Les mutations qui sont en cours dans le monde, faut-il les voir avec effroi ou avec optimisme ? Je ne peux faire l’impasse sur cette interrogation qui émerge depuis un certain temps dans mon esprit, en ce mois d’août 2024, tandis que je suis en train de lire, à très petite dose, tellement c’est un choc de lecture, "Une vie bouleversée" d’Etty HILLESUM. De 1941 à 1943, à Amsterdam, une jeune femme juive de vingt-sept ans tient un journal. Le résultat : un document extraordinaire, tant par la qualité littéraire que par la foi qui en émane. Une foi indéfectible en l’homme alors qu’il accomplit ses plus noirs méfaits.
Refusant la clandestinité, elle consacre toute son énergie à aider et à réconforter les prisonniers au camp de transit de Westerbork, où elle part comme volontaire.

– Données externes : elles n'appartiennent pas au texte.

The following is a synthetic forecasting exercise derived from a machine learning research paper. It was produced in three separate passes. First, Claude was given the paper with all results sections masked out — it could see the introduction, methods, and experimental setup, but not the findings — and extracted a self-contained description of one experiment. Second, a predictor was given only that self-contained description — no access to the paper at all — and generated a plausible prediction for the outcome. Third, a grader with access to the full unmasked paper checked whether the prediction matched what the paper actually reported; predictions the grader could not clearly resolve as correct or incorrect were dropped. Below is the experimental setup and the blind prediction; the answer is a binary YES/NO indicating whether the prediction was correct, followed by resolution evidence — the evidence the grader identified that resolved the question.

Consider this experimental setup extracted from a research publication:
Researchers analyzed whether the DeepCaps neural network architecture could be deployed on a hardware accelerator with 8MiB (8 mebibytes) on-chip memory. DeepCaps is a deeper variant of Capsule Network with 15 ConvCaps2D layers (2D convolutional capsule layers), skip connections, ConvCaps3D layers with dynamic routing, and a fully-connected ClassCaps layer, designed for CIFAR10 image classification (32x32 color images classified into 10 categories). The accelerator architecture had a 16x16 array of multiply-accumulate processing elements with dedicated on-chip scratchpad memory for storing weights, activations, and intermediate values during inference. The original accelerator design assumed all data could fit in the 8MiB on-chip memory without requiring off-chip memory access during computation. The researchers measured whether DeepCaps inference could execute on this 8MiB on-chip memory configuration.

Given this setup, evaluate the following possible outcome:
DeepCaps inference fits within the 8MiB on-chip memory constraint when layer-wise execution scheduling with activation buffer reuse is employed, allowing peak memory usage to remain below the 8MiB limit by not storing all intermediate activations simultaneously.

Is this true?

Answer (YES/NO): NO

Partie le 7 septembre 1943 du camp de transit de Westerbork, d’où elle envoie d’admirables lettres à ses amis, Etty Hillesum meurt à Auschwitz le 30 novembre de la même année, à 29 ans.
Le journal d’Etty Hillesum, née en Zélande en 1914, connu un succès foudroyant aux Pays-Bas lors de sa publication en 1981.
Son Journal et ses Lettres de Westerbork ont été publiés en français. Ce sont de grands textes emplis d’intelligence spirituelle et d’un prodigieux élan vital.
Une vie bouleversée avec Etty Hillesum

Au printemps 1941, lorsqu’elle inaugure son journal, Etty Hillesum est une jeune femme juive de 27 ans, passionnée par la vie, au risque d’user celle-ci « jusqu’à la corde ». Et pourtant, elle décide de se poser, dans sa chambre, à son bureau, au 6 Gabriël Metsustraat à Amsterdam, pour écrire sur l’intime et sur cette « terrible époque ». Elle souhaite composer, comme l’on esquisse une estampe japonaise, avec une économie de mots dans un « espace inspiré ».
Son journal s’ouvre sur sa rencontre avec le psychologue juif allemand Julius Spier (1887-1942). Celui-ci devient son amant bien que fiancé de son côté. Elle-même n’est pas non plus la femme d’un seul homme. Au-delà de la passion amoureuse, leur relation est spirituelle. Spier est avant tout un « grand déchiffreur, grand chercheur et trouveur de Dieu. » (p.204) Elle lui doit ainsi d’avoir « appris à prononcer sans honte le nom de Dieu. » (p.202).
A partir du mois de mars 1942, des mesures restrictives sont imposées aux Juifs d’Amsterdam. Des lieux et des commerces leur sont interdits, comme l’utilisation du tram tandis que les bicyclettes sont réquisitionnées. Des conseils juifs sont mis en place dans les grandes villes, autant de « relais » contraints des décisions prises par l’occupant. Le 15 juillet 1942, celui d’Amsterdam engage Etty Hillesum. A ce titre, elle est envoyée, le 30 juillet suivant, pour la première fois, dans le camp de Westerbork. Ouvert en 1939 par le gouvernement néerlandais pour accueillir les Juifs étrangers, principalement Allemands, celui-ci est passé sous commandement allemand depuis le 1er juillet 1942. Jusqu’en septembre 1944, les quelque 100 000 Juifs néerlandais transiteront par ce camp avant d’être déportés vers la Pologne.
Etty Hillesum est bien consciente que la situation est grave. Elle rapporte ainsi ce qu’elle entend, ici ou là, sur ce qui se passe en Pologne ou encore en Allemagne. « De tous côtés se montrent les signes avant-coureurs de notre anéantissement (...) » (p.159) Et comme de nombreux amis, elle se prépare matériellement et psychologiquement à l’inévitable, le départ définitif vers Westerbork. Il faut s’aguerrir, se détacher des personnes et des lieux.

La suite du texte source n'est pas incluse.